= AIM OF THE EXERCISE =
Could you pick up the account of day three of a foundation color course, given below ahead of the listing, and continue it from the point where it stops?

Day three
The
college library had a well-thumbed copy of Itten’s ‘The Elements of Colour’.
The students were introduced to this as a ‘bible’ that they should take out and
learn from. Sometimes we would start the day in the lecture theatre looking at
colour, often using the examples Itten used himself. The advantage was that
students could get to see that although we were working with colour using basic
abstract shapes, it could be applied to figurative work just as easily. This
allowed me to spend some time focused on my own interest, the Isenheim Altarpiece
by Matthias Grünewald; there are
passages of colour in that image that I have never been able to get over, it
contains colour ideas I still use to this day. Looking at pictures of other art
with foundation students was rarely about historical fact, (this did depend who
was doing the looking, if it was Glynn, this was different, but he was dealing
with art history and contextual studies) you could think from the way the
images were talked about that they were painted yesterday. This was art
appreciation rather than art history. There was no sociological or anthropological
unpicking of the images, simply looking at them and talking about form and
colour. Meaning was restricted to how ‘life’ and ‘energy’ was given and
maintained. These paintings were seen as repositories of visual wonder, their
worth being that they were constructed to be seen ‘in the moment of now’, their
form being such that it eradicated the past tense. We would look at Georges de
La Tour to examine contrast of saturation. De La
Tour often had a sharp bright light moment in his work and large passages
of dark neutrals. There would be much debate over his work as to whether or not
the artist was relying on tone or colour to give energy to the image. Gradually
we would work our way through examples of Itten’s seven contrasts, of hue,
temperature, saturation, tone, extension as well as complementary and
simultaneous contrast. Often finishing with Pontormo’s Visitation, an image of
reds and greens being pushed together to create an electric moment of immanence
which would of course be spoken of as the artist recreating in colour the
moment of immaculate conception.
Back in the
studio we returned to mixing chromatic greys. Using the complementary mixing
systems from the day before a series of grey surfaces were made and left over
dinner to dry so that they could be cut into pieces. In the meantime the bags
of colours were re-examined for ranges of colour and sorted in different ways.
For instance we might look at saturation or tonal value.

= DATASET EXCERPT =
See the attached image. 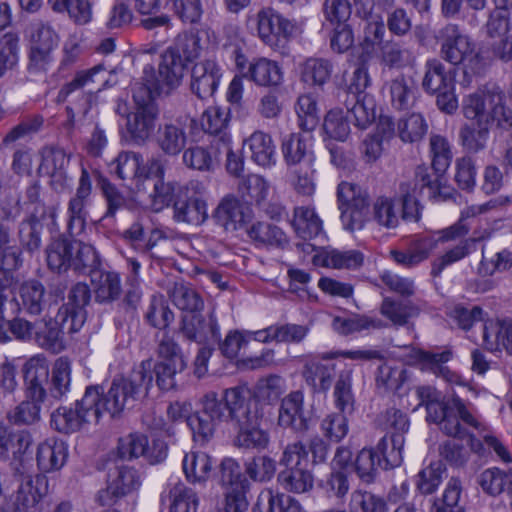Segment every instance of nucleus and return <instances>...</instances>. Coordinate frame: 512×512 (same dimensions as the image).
<instances>
[{"instance_id":"49","label":"nucleus","mask_w":512,"mask_h":512,"mask_svg":"<svg viewBox=\"0 0 512 512\" xmlns=\"http://www.w3.org/2000/svg\"><path fill=\"white\" fill-rule=\"evenodd\" d=\"M433 249V241L429 238L414 240L406 250H391V258L405 268H413L426 260Z\"/></svg>"},{"instance_id":"23","label":"nucleus","mask_w":512,"mask_h":512,"mask_svg":"<svg viewBox=\"0 0 512 512\" xmlns=\"http://www.w3.org/2000/svg\"><path fill=\"white\" fill-rule=\"evenodd\" d=\"M278 425L301 433L309 429V420L304 413V394L302 391H292L281 400Z\"/></svg>"},{"instance_id":"5","label":"nucleus","mask_w":512,"mask_h":512,"mask_svg":"<svg viewBox=\"0 0 512 512\" xmlns=\"http://www.w3.org/2000/svg\"><path fill=\"white\" fill-rule=\"evenodd\" d=\"M279 463L285 466L277 476V481L284 490L301 494L313 489L312 465L307 447L302 441L289 443L284 448Z\"/></svg>"},{"instance_id":"35","label":"nucleus","mask_w":512,"mask_h":512,"mask_svg":"<svg viewBox=\"0 0 512 512\" xmlns=\"http://www.w3.org/2000/svg\"><path fill=\"white\" fill-rule=\"evenodd\" d=\"M141 82H137L132 86V98L135 103V108H142L148 106H157L154 100V94L159 93L162 85L168 86L160 77L155 74V69L152 65H145L143 68V75Z\"/></svg>"},{"instance_id":"29","label":"nucleus","mask_w":512,"mask_h":512,"mask_svg":"<svg viewBox=\"0 0 512 512\" xmlns=\"http://www.w3.org/2000/svg\"><path fill=\"white\" fill-rule=\"evenodd\" d=\"M26 397L45 399L49 382V366L44 358L32 357L23 366Z\"/></svg>"},{"instance_id":"30","label":"nucleus","mask_w":512,"mask_h":512,"mask_svg":"<svg viewBox=\"0 0 512 512\" xmlns=\"http://www.w3.org/2000/svg\"><path fill=\"white\" fill-rule=\"evenodd\" d=\"M483 344L490 352L505 350L512 355V318L486 321L483 328Z\"/></svg>"},{"instance_id":"48","label":"nucleus","mask_w":512,"mask_h":512,"mask_svg":"<svg viewBox=\"0 0 512 512\" xmlns=\"http://www.w3.org/2000/svg\"><path fill=\"white\" fill-rule=\"evenodd\" d=\"M212 466V458L202 451L186 453L182 461L183 472L191 483L205 482L211 475Z\"/></svg>"},{"instance_id":"31","label":"nucleus","mask_w":512,"mask_h":512,"mask_svg":"<svg viewBox=\"0 0 512 512\" xmlns=\"http://www.w3.org/2000/svg\"><path fill=\"white\" fill-rule=\"evenodd\" d=\"M215 223L226 231L240 229L250 218L249 209L233 196L222 199L212 214Z\"/></svg>"},{"instance_id":"19","label":"nucleus","mask_w":512,"mask_h":512,"mask_svg":"<svg viewBox=\"0 0 512 512\" xmlns=\"http://www.w3.org/2000/svg\"><path fill=\"white\" fill-rule=\"evenodd\" d=\"M264 416L265 413L235 427L237 434L234 438V444L236 447L251 452H261L268 449L271 436L269 430L262 427Z\"/></svg>"},{"instance_id":"13","label":"nucleus","mask_w":512,"mask_h":512,"mask_svg":"<svg viewBox=\"0 0 512 512\" xmlns=\"http://www.w3.org/2000/svg\"><path fill=\"white\" fill-rule=\"evenodd\" d=\"M141 485L138 471L129 466H119L108 475V485L99 491L97 501L101 506L125 505V497Z\"/></svg>"},{"instance_id":"57","label":"nucleus","mask_w":512,"mask_h":512,"mask_svg":"<svg viewBox=\"0 0 512 512\" xmlns=\"http://www.w3.org/2000/svg\"><path fill=\"white\" fill-rule=\"evenodd\" d=\"M43 225L39 218L31 214L19 224L18 237L24 250L29 253L38 251L41 247V233Z\"/></svg>"},{"instance_id":"24","label":"nucleus","mask_w":512,"mask_h":512,"mask_svg":"<svg viewBox=\"0 0 512 512\" xmlns=\"http://www.w3.org/2000/svg\"><path fill=\"white\" fill-rule=\"evenodd\" d=\"M383 93L389 99L393 109L405 111L415 104L418 88L412 77L398 74L385 82Z\"/></svg>"},{"instance_id":"44","label":"nucleus","mask_w":512,"mask_h":512,"mask_svg":"<svg viewBox=\"0 0 512 512\" xmlns=\"http://www.w3.org/2000/svg\"><path fill=\"white\" fill-rule=\"evenodd\" d=\"M19 308L28 315L37 316L46 307L45 287L38 280H28L19 289Z\"/></svg>"},{"instance_id":"6","label":"nucleus","mask_w":512,"mask_h":512,"mask_svg":"<svg viewBox=\"0 0 512 512\" xmlns=\"http://www.w3.org/2000/svg\"><path fill=\"white\" fill-rule=\"evenodd\" d=\"M504 93L499 87L475 92L463 99L464 116L473 123H496L507 130L512 127V111L504 105Z\"/></svg>"},{"instance_id":"51","label":"nucleus","mask_w":512,"mask_h":512,"mask_svg":"<svg viewBox=\"0 0 512 512\" xmlns=\"http://www.w3.org/2000/svg\"><path fill=\"white\" fill-rule=\"evenodd\" d=\"M453 83V77L439 59L433 58L426 61L422 87L427 93L436 94L443 89H448Z\"/></svg>"},{"instance_id":"11","label":"nucleus","mask_w":512,"mask_h":512,"mask_svg":"<svg viewBox=\"0 0 512 512\" xmlns=\"http://www.w3.org/2000/svg\"><path fill=\"white\" fill-rule=\"evenodd\" d=\"M296 23L283 16L277 10L267 7L257 13V32L263 43L274 50L284 48V44L293 37Z\"/></svg>"},{"instance_id":"22","label":"nucleus","mask_w":512,"mask_h":512,"mask_svg":"<svg viewBox=\"0 0 512 512\" xmlns=\"http://www.w3.org/2000/svg\"><path fill=\"white\" fill-rule=\"evenodd\" d=\"M338 100L347 110V118L360 130L368 128L376 118V104L371 95L338 92Z\"/></svg>"},{"instance_id":"14","label":"nucleus","mask_w":512,"mask_h":512,"mask_svg":"<svg viewBox=\"0 0 512 512\" xmlns=\"http://www.w3.org/2000/svg\"><path fill=\"white\" fill-rule=\"evenodd\" d=\"M92 181L88 170L82 165L76 193L67 205L66 232L71 237L79 236L85 229L89 216L87 207L91 203Z\"/></svg>"},{"instance_id":"54","label":"nucleus","mask_w":512,"mask_h":512,"mask_svg":"<svg viewBox=\"0 0 512 512\" xmlns=\"http://www.w3.org/2000/svg\"><path fill=\"white\" fill-rule=\"evenodd\" d=\"M352 387V371H341L337 376L333 390L334 405L341 412L353 413L355 409V395Z\"/></svg>"},{"instance_id":"64","label":"nucleus","mask_w":512,"mask_h":512,"mask_svg":"<svg viewBox=\"0 0 512 512\" xmlns=\"http://www.w3.org/2000/svg\"><path fill=\"white\" fill-rule=\"evenodd\" d=\"M170 512H196L199 499L196 492L183 483H177L170 490Z\"/></svg>"},{"instance_id":"58","label":"nucleus","mask_w":512,"mask_h":512,"mask_svg":"<svg viewBox=\"0 0 512 512\" xmlns=\"http://www.w3.org/2000/svg\"><path fill=\"white\" fill-rule=\"evenodd\" d=\"M386 26L382 16L366 22L363 28V36L360 41L362 52L367 56L377 53L378 49L386 42Z\"/></svg>"},{"instance_id":"2","label":"nucleus","mask_w":512,"mask_h":512,"mask_svg":"<svg viewBox=\"0 0 512 512\" xmlns=\"http://www.w3.org/2000/svg\"><path fill=\"white\" fill-rule=\"evenodd\" d=\"M152 359L136 365L129 377H114L107 389L103 385H89L85 389V403L94 406L96 422L103 414L118 418L125 410L132 409L153 385Z\"/></svg>"},{"instance_id":"43","label":"nucleus","mask_w":512,"mask_h":512,"mask_svg":"<svg viewBox=\"0 0 512 512\" xmlns=\"http://www.w3.org/2000/svg\"><path fill=\"white\" fill-rule=\"evenodd\" d=\"M143 318L150 327L166 330L174 322L175 316L165 296L154 293L149 299Z\"/></svg>"},{"instance_id":"10","label":"nucleus","mask_w":512,"mask_h":512,"mask_svg":"<svg viewBox=\"0 0 512 512\" xmlns=\"http://www.w3.org/2000/svg\"><path fill=\"white\" fill-rule=\"evenodd\" d=\"M428 420L438 424L441 431L446 435L459 439L468 436V432L461 422L474 428L478 427V421L458 396H453L446 400L444 404L431 405Z\"/></svg>"},{"instance_id":"1","label":"nucleus","mask_w":512,"mask_h":512,"mask_svg":"<svg viewBox=\"0 0 512 512\" xmlns=\"http://www.w3.org/2000/svg\"><path fill=\"white\" fill-rule=\"evenodd\" d=\"M199 406L188 418V426L194 440L201 444L208 442L222 423L235 428L264 413L263 406L245 383L225 388L221 397L215 391H208L200 398Z\"/></svg>"},{"instance_id":"47","label":"nucleus","mask_w":512,"mask_h":512,"mask_svg":"<svg viewBox=\"0 0 512 512\" xmlns=\"http://www.w3.org/2000/svg\"><path fill=\"white\" fill-rule=\"evenodd\" d=\"M403 447L404 435L401 433H386L379 440L375 447V451L381 458L384 470L400 466L403 461Z\"/></svg>"},{"instance_id":"52","label":"nucleus","mask_w":512,"mask_h":512,"mask_svg":"<svg viewBox=\"0 0 512 512\" xmlns=\"http://www.w3.org/2000/svg\"><path fill=\"white\" fill-rule=\"evenodd\" d=\"M398 200L389 196L377 197L372 205V219L381 227L394 229L399 225Z\"/></svg>"},{"instance_id":"50","label":"nucleus","mask_w":512,"mask_h":512,"mask_svg":"<svg viewBox=\"0 0 512 512\" xmlns=\"http://www.w3.org/2000/svg\"><path fill=\"white\" fill-rule=\"evenodd\" d=\"M334 368L333 364H326L320 360L311 359L304 366L303 376L315 391L326 393L332 385L335 374Z\"/></svg>"},{"instance_id":"42","label":"nucleus","mask_w":512,"mask_h":512,"mask_svg":"<svg viewBox=\"0 0 512 512\" xmlns=\"http://www.w3.org/2000/svg\"><path fill=\"white\" fill-rule=\"evenodd\" d=\"M92 277L95 301L99 304H111L122 294L121 277L114 271H100Z\"/></svg>"},{"instance_id":"25","label":"nucleus","mask_w":512,"mask_h":512,"mask_svg":"<svg viewBox=\"0 0 512 512\" xmlns=\"http://www.w3.org/2000/svg\"><path fill=\"white\" fill-rule=\"evenodd\" d=\"M32 443L30 433L26 431H13L0 425V462L10 461V465L18 470L23 455Z\"/></svg>"},{"instance_id":"27","label":"nucleus","mask_w":512,"mask_h":512,"mask_svg":"<svg viewBox=\"0 0 512 512\" xmlns=\"http://www.w3.org/2000/svg\"><path fill=\"white\" fill-rule=\"evenodd\" d=\"M409 357L423 371L431 372L438 377L441 376L449 382H453L456 378V375L445 366L453 358V351L450 348H445L441 352L413 348Z\"/></svg>"},{"instance_id":"56","label":"nucleus","mask_w":512,"mask_h":512,"mask_svg":"<svg viewBox=\"0 0 512 512\" xmlns=\"http://www.w3.org/2000/svg\"><path fill=\"white\" fill-rule=\"evenodd\" d=\"M187 367V364L172 363L165 361H156L151 366L152 377L155 376L156 385L163 392L175 390L177 388L176 376L181 374Z\"/></svg>"},{"instance_id":"12","label":"nucleus","mask_w":512,"mask_h":512,"mask_svg":"<svg viewBox=\"0 0 512 512\" xmlns=\"http://www.w3.org/2000/svg\"><path fill=\"white\" fill-rule=\"evenodd\" d=\"M173 212V219L178 223H204L208 218L204 186L198 181L189 182L174 201Z\"/></svg>"},{"instance_id":"33","label":"nucleus","mask_w":512,"mask_h":512,"mask_svg":"<svg viewBox=\"0 0 512 512\" xmlns=\"http://www.w3.org/2000/svg\"><path fill=\"white\" fill-rule=\"evenodd\" d=\"M311 147V137L300 133L285 135L281 143L284 161L289 166L313 164L315 157Z\"/></svg>"},{"instance_id":"39","label":"nucleus","mask_w":512,"mask_h":512,"mask_svg":"<svg viewBox=\"0 0 512 512\" xmlns=\"http://www.w3.org/2000/svg\"><path fill=\"white\" fill-rule=\"evenodd\" d=\"M251 152V160L263 168L276 164V150L272 137L263 132L255 131L244 142Z\"/></svg>"},{"instance_id":"21","label":"nucleus","mask_w":512,"mask_h":512,"mask_svg":"<svg viewBox=\"0 0 512 512\" xmlns=\"http://www.w3.org/2000/svg\"><path fill=\"white\" fill-rule=\"evenodd\" d=\"M118 455L122 459L131 460L143 456L151 464L163 461L167 456V447L163 443H154L149 447L148 438L143 434H130L122 438L118 445Z\"/></svg>"},{"instance_id":"7","label":"nucleus","mask_w":512,"mask_h":512,"mask_svg":"<svg viewBox=\"0 0 512 512\" xmlns=\"http://www.w3.org/2000/svg\"><path fill=\"white\" fill-rule=\"evenodd\" d=\"M336 195L344 230L354 233L364 229L371 220L368 192L357 184L342 181Z\"/></svg>"},{"instance_id":"26","label":"nucleus","mask_w":512,"mask_h":512,"mask_svg":"<svg viewBox=\"0 0 512 512\" xmlns=\"http://www.w3.org/2000/svg\"><path fill=\"white\" fill-rule=\"evenodd\" d=\"M231 110L230 107L210 106L201 118V126L205 133L213 136L212 142L222 144L227 149V144L232 142L230 134Z\"/></svg>"},{"instance_id":"4","label":"nucleus","mask_w":512,"mask_h":512,"mask_svg":"<svg viewBox=\"0 0 512 512\" xmlns=\"http://www.w3.org/2000/svg\"><path fill=\"white\" fill-rule=\"evenodd\" d=\"M48 267L56 272L73 269L78 273H87L99 264L94 247L64 236L52 241L46 250Z\"/></svg>"},{"instance_id":"20","label":"nucleus","mask_w":512,"mask_h":512,"mask_svg":"<svg viewBox=\"0 0 512 512\" xmlns=\"http://www.w3.org/2000/svg\"><path fill=\"white\" fill-rule=\"evenodd\" d=\"M222 69L214 59H205L192 68L191 90L200 99H207L217 91Z\"/></svg>"},{"instance_id":"15","label":"nucleus","mask_w":512,"mask_h":512,"mask_svg":"<svg viewBox=\"0 0 512 512\" xmlns=\"http://www.w3.org/2000/svg\"><path fill=\"white\" fill-rule=\"evenodd\" d=\"M91 289L88 284L78 282L74 284L67 296V302L59 307L57 320L69 332H78L87 319L86 307L91 300Z\"/></svg>"},{"instance_id":"63","label":"nucleus","mask_w":512,"mask_h":512,"mask_svg":"<svg viewBox=\"0 0 512 512\" xmlns=\"http://www.w3.org/2000/svg\"><path fill=\"white\" fill-rule=\"evenodd\" d=\"M462 487L459 479L452 477L444 490L442 498L435 499L430 512H464L458 505Z\"/></svg>"},{"instance_id":"38","label":"nucleus","mask_w":512,"mask_h":512,"mask_svg":"<svg viewBox=\"0 0 512 512\" xmlns=\"http://www.w3.org/2000/svg\"><path fill=\"white\" fill-rule=\"evenodd\" d=\"M73 334L69 332L60 322L57 320V315L52 320L48 321H37L34 335V341L46 350L52 352H59L64 348L63 335Z\"/></svg>"},{"instance_id":"55","label":"nucleus","mask_w":512,"mask_h":512,"mask_svg":"<svg viewBox=\"0 0 512 512\" xmlns=\"http://www.w3.org/2000/svg\"><path fill=\"white\" fill-rule=\"evenodd\" d=\"M238 190L247 204L262 206L269 194V184L262 176L251 174L240 181Z\"/></svg>"},{"instance_id":"61","label":"nucleus","mask_w":512,"mask_h":512,"mask_svg":"<svg viewBox=\"0 0 512 512\" xmlns=\"http://www.w3.org/2000/svg\"><path fill=\"white\" fill-rule=\"evenodd\" d=\"M43 124L44 117L41 114L26 116L7 132L2 139L1 145L9 147L18 140L31 138L41 130Z\"/></svg>"},{"instance_id":"17","label":"nucleus","mask_w":512,"mask_h":512,"mask_svg":"<svg viewBox=\"0 0 512 512\" xmlns=\"http://www.w3.org/2000/svg\"><path fill=\"white\" fill-rule=\"evenodd\" d=\"M47 491L48 481L44 476L29 477L15 491L12 507L22 512H43Z\"/></svg>"},{"instance_id":"8","label":"nucleus","mask_w":512,"mask_h":512,"mask_svg":"<svg viewBox=\"0 0 512 512\" xmlns=\"http://www.w3.org/2000/svg\"><path fill=\"white\" fill-rule=\"evenodd\" d=\"M200 38L194 34L179 36L162 55L159 74L168 87L177 86L189 63L200 55Z\"/></svg>"},{"instance_id":"9","label":"nucleus","mask_w":512,"mask_h":512,"mask_svg":"<svg viewBox=\"0 0 512 512\" xmlns=\"http://www.w3.org/2000/svg\"><path fill=\"white\" fill-rule=\"evenodd\" d=\"M26 36L29 40V73H45L53 63V52L58 46L59 35L48 22L38 19L29 23Z\"/></svg>"},{"instance_id":"18","label":"nucleus","mask_w":512,"mask_h":512,"mask_svg":"<svg viewBox=\"0 0 512 512\" xmlns=\"http://www.w3.org/2000/svg\"><path fill=\"white\" fill-rule=\"evenodd\" d=\"M180 330L183 336L199 344H213L221 338L220 327L214 313L206 319L200 313L184 315Z\"/></svg>"},{"instance_id":"34","label":"nucleus","mask_w":512,"mask_h":512,"mask_svg":"<svg viewBox=\"0 0 512 512\" xmlns=\"http://www.w3.org/2000/svg\"><path fill=\"white\" fill-rule=\"evenodd\" d=\"M158 107L148 106L135 108V111L127 116V131L131 139L137 143H144L155 129L158 118Z\"/></svg>"},{"instance_id":"28","label":"nucleus","mask_w":512,"mask_h":512,"mask_svg":"<svg viewBox=\"0 0 512 512\" xmlns=\"http://www.w3.org/2000/svg\"><path fill=\"white\" fill-rule=\"evenodd\" d=\"M165 169L159 160H152L146 178L153 181V192L150 194L151 207L155 212L162 211L176 200V184L164 181Z\"/></svg>"},{"instance_id":"62","label":"nucleus","mask_w":512,"mask_h":512,"mask_svg":"<svg viewBox=\"0 0 512 512\" xmlns=\"http://www.w3.org/2000/svg\"><path fill=\"white\" fill-rule=\"evenodd\" d=\"M141 161V155L136 152H121L110 163L109 169L121 180L133 179L142 175Z\"/></svg>"},{"instance_id":"53","label":"nucleus","mask_w":512,"mask_h":512,"mask_svg":"<svg viewBox=\"0 0 512 512\" xmlns=\"http://www.w3.org/2000/svg\"><path fill=\"white\" fill-rule=\"evenodd\" d=\"M491 124L467 123L460 128L459 140L465 151L478 153L485 149Z\"/></svg>"},{"instance_id":"32","label":"nucleus","mask_w":512,"mask_h":512,"mask_svg":"<svg viewBox=\"0 0 512 512\" xmlns=\"http://www.w3.org/2000/svg\"><path fill=\"white\" fill-rule=\"evenodd\" d=\"M243 77L261 87H276L283 82V71L278 62L265 57L253 59Z\"/></svg>"},{"instance_id":"59","label":"nucleus","mask_w":512,"mask_h":512,"mask_svg":"<svg viewBox=\"0 0 512 512\" xmlns=\"http://www.w3.org/2000/svg\"><path fill=\"white\" fill-rule=\"evenodd\" d=\"M510 484H512V468L506 471L497 467L489 468L483 471L479 477V485L482 490L491 496L506 492Z\"/></svg>"},{"instance_id":"16","label":"nucleus","mask_w":512,"mask_h":512,"mask_svg":"<svg viewBox=\"0 0 512 512\" xmlns=\"http://www.w3.org/2000/svg\"><path fill=\"white\" fill-rule=\"evenodd\" d=\"M85 394L80 400H76L75 407L61 406L51 414V427L60 433L70 434L81 429V427L91 422V418L96 422V411L94 406L90 407L85 403Z\"/></svg>"},{"instance_id":"45","label":"nucleus","mask_w":512,"mask_h":512,"mask_svg":"<svg viewBox=\"0 0 512 512\" xmlns=\"http://www.w3.org/2000/svg\"><path fill=\"white\" fill-rule=\"evenodd\" d=\"M249 237L257 246L285 249L289 244L286 233L268 222L254 223L248 230Z\"/></svg>"},{"instance_id":"41","label":"nucleus","mask_w":512,"mask_h":512,"mask_svg":"<svg viewBox=\"0 0 512 512\" xmlns=\"http://www.w3.org/2000/svg\"><path fill=\"white\" fill-rule=\"evenodd\" d=\"M219 145L215 142L209 146H192L183 151L182 160L186 167L202 172L213 171L218 165Z\"/></svg>"},{"instance_id":"36","label":"nucleus","mask_w":512,"mask_h":512,"mask_svg":"<svg viewBox=\"0 0 512 512\" xmlns=\"http://www.w3.org/2000/svg\"><path fill=\"white\" fill-rule=\"evenodd\" d=\"M188 135L180 123H164L158 127L155 141L158 148L167 156H177L184 151Z\"/></svg>"},{"instance_id":"3","label":"nucleus","mask_w":512,"mask_h":512,"mask_svg":"<svg viewBox=\"0 0 512 512\" xmlns=\"http://www.w3.org/2000/svg\"><path fill=\"white\" fill-rule=\"evenodd\" d=\"M437 39L442 59L452 65L462 64L466 75L481 74L489 65V56L483 50H476L475 43L457 24L449 23L442 27Z\"/></svg>"},{"instance_id":"60","label":"nucleus","mask_w":512,"mask_h":512,"mask_svg":"<svg viewBox=\"0 0 512 512\" xmlns=\"http://www.w3.org/2000/svg\"><path fill=\"white\" fill-rule=\"evenodd\" d=\"M475 244V238L469 237L461 240L456 246L447 250L442 256L433 261L431 275L433 277H438L447 266L467 257L472 252Z\"/></svg>"},{"instance_id":"46","label":"nucleus","mask_w":512,"mask_h":512,"mask_svg":"<svg viewBox=\"0 0 512 512\" xmlns=\"http://www.w3.org/2000/svg\"><path fill=\"white\" fill-rule=\"evenodd\" d=\"M333 64L324 58H308L300 65V79L310 87H322L331 78Z\"/></svg>"},{"instance_id":"37","label":"nucleus","mask_w":512,"mask_h":512,"mask_svg":"<svg viewBox=\"0 0 512 512\" xmlns=\"http://www.w3.org/2000/svg\"><path fill=\"white\" fill-rule=\"evenodd\" d=\"M68 449L66 444L54 438L39 444L36 460L40 471L49 473L61 469L66 463Z\"/></svg>"},{"instance_id":"40","label":"nucleus","mask_w":512,"mask_h":512,"mask_svg":"<svg viewBox=\"0 0 512 512\" xmlns=\"http://www.w3.org/2000/svg\"><path fill=\"white\" fill-rule=\"evenodd\" d=\"M291 225L296 235L303 240H312L323 233V225L314 208L298 206L294 209Z\"/></svg>"}]
</instances>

= RESULT OF THE EXERCISE =
The
afternoon was spent making a combination of collaged and painted responses to
Itten’s colour structures. These would range from a simple placing of a neutral
into a field of a warm and then placing the exact same neutral into a similar
sized field of cool colour in order to effect a temperature change, to very
painterly approaches, often looking at colour expansion. How much of a
particular yellow on a soft pink-white was needed before it said ‘yellow’ and
how much of the same yellow was needed when it was pushed up next to a light
green? This same yellow would then go up against a dark violet and it might
find itself reduced to a very thin line. It was important that these structures
were ‘organic’ and ‘found’ because colour needed to breath and needed to be
watched carefully. It was seen as a fickle beast that could easily become
dormant if you didn’t constantly keep kicking it back into life.
All of the
seven contrasts would be played with, but individual students might spend much
more time on one than another. There might be reference to different shapes
having different energies, such as the square being stable and at rest, the
triangle more spiritual or intellectual and the circle being in motion, but it
was argued it would be the forms between forms, those shapes that were neither one nor
the other that would be the ones to look for, as these had far more chance of
maintaining a life energy.
Again at the
end of the session there would be a ‘crit’ different staff pointing out various
things working in different ways. Colin would be looking for subtle tonal
variations, in particular he loved to find students exploring the mustard shades
within yellow, or the lilac tints of violet. Gavin was fascinated by proportion
and extension and Patrick just seemed to love greens. I was pretty happy with
most things, I was like a kid in a toyshop and probably if asked would say my
main enjoyment was putting the slide show together. I have always been fascinated
by how the same issues come up over and over again. I still have a tingle of
recognition when I look at a drawing from 30,000 years ago and know that
somehow, ‘I was there!’
(See also the
posts ‘Discords at 8 o’clock’ and ‘The hawk and the
handsaw’)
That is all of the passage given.